Back in college, they’d both gone after Holly Ruskin with that same spirit of competition. At first. They’d each taken her out twice, doing their best to charm her out of those vintage dresses that hugged her hourglass figure before the other had a chance. How she’d managed to hold their interest while skillfully keeping her clothes on and not letting either get past first base, Peter would never know. It was a talent he hadn’t encountered in a woman before or since.

By the end of his second date, after she laughed at something he’d been taking seriously and kissed him senseless in front of the bookstore, Peter had stopped thinking of her as a challenge to be met. He’d begun to want something different. Something new.

The kiss had changed everything. It tasted like the sweet mint tea she’d had at the restaurant and red cherry lip gloss. Like raw, carnal sex that lasted all night and a thousand lazy morning-afters. Like falling in love for the first time in his life.

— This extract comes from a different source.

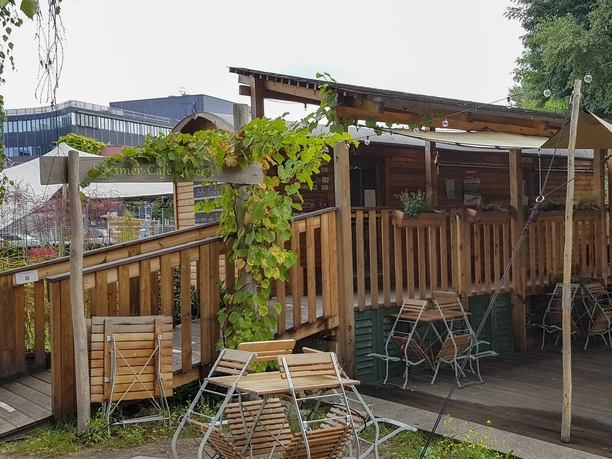 "Wiesel" in der Schiffbauergasse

The more he learned the more he wanted to know. Everything about her fascinated him. From her raven-black hair to the broken heart tattoo on her ankle, and every mouth-watering inch in between. The way she argued passionately with her professors in class and laughed in delight whenever anyone attempted to put her down because she worked in a diner instead of living off her stepfather’s wealth. Holly was down to earth and fearless. Different. Sexy, funny, and completely unimpressed with his pedigree. She saw him, who he was beneath the surface, and she wanted to know more.

He’d been planning to talk to Henry about backing off when Holly turned the tables on him by inviting them both out to dinner. During appetizers she’d let them know she was aware of their competition. By dessert she’d made it clear that she wouldn’t mind letting it continue.

His phone vibrated against the table and he sighed disagreeably, knowing who it would be.